_Objective 1:_ From the passage on Iran's political system, list every unelected office or body that it names.
_Objective 2:_ Extend the passage on Iran's political system, starting after its final sentence.

_Provided passage:_
>>>>
Presidential elections in Iran raise a puzzling contradiction: How can the government include both an unelected supreme leader and a president who is chosen in votes that are treated as serious contests?
Put another way, is Iran a democracy or a dictatorship?
Citizens elect the president, as well as members of a legislature. But they are overseen by institutions staffed by clerics. One, known as the Guardian Council, approves all candidates for office, narrowing the scope of elections. Still other unelected bodies, like the Revolutionary Guards, wield tremendous power.
The supreme leader, who holds the position for life, is the most important figure, overseeing everything.
The system began with a series of hurried political compromises amid the country’s 1979 revolution. The end result was an Islamic republic, meant to combine democratic involvement with theocratic oversight. In practice, the two often clash, with unelected, unaccountable officials holding the most power.
The result has been 38 years of weak democracy but strong politics. Political factions, each with a base of support, compete through elections, and for influence among powerful bureaucracies.
Over the years, although the government has remained broadly authoritarian, it has oscillated among degrees of democracy. Those fluctuations, while subtle, have often coincided with elections like the one this week.
Islamic Republic: Yes or No?
After throwing off their government in 1979, Iranians chose its replacement with a referendum measure whose wording would prove fatefully vague: Should the old system be replaced with an Islamic republic?
The measure, seen as a vote on the revolution itself rather than whatever would follow, was overwhelmingly approved. A second referendum was scheduled to approve a constitution.
<<<<
Items from a dataset:
>>>>
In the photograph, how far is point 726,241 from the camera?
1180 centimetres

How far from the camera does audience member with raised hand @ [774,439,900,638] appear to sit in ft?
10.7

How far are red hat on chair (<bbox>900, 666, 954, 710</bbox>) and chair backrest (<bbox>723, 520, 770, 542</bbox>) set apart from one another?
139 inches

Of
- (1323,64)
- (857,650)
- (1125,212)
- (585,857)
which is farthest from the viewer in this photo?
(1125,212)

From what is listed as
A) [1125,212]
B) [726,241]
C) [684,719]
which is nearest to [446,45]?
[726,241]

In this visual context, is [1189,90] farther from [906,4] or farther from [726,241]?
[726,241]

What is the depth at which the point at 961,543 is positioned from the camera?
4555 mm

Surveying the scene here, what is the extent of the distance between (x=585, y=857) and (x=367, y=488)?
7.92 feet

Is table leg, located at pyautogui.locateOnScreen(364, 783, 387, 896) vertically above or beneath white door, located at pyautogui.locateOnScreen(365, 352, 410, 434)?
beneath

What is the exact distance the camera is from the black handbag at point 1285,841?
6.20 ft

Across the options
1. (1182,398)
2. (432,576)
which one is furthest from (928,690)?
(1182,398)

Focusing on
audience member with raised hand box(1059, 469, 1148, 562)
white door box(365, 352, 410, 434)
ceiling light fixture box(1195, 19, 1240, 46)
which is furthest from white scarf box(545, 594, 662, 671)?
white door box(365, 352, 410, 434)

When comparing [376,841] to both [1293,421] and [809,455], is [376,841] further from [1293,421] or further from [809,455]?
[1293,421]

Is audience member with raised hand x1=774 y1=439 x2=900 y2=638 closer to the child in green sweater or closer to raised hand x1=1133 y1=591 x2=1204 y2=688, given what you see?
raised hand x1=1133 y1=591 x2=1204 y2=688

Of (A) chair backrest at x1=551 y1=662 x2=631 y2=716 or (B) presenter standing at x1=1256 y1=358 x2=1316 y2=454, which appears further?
<<<<
_Written answer 1:_ The supreme leader, the Guardian Council, the Revolutionary Guards

_Written answer 2:_
But the revolution was not united. It was led by three factions: nationalists who sought a Western-style republic, Islamists who favored a sort of populist theocracy and communists, the most powerful group.
Ruhollah Khomeini, the Islamists’ leader, conspired with nationalists to block the communists, whom they both feared. They agreed on establishing an Islamic republic, which theoretically would satisfy both Islamists and nationalists.
But reconciling their visions proved difficult. The nationalists modeled their plans on the French and Belgian constitutions. The Islamists built on Mr. Khomeini’s sermons, particularly a radical concept known as Vilayat-e Faqih, which extended religious jurisprudence to allow direct clerical rule of society.
As they drafted the Constitution, Mr. Khomeini sought to strengthen his hand by seizing greater control of the revolutionary movement, in part by initiating the takeover of the American Embassy in Tehran.
His tactics worked. When the Constitution went to a referendum, it described democratic institutions, like a legislature and a president — but they would be overseen by unelected clerical bodies.
The most powerful position of all, that of the supreme leader, went to Mr. Khomeini.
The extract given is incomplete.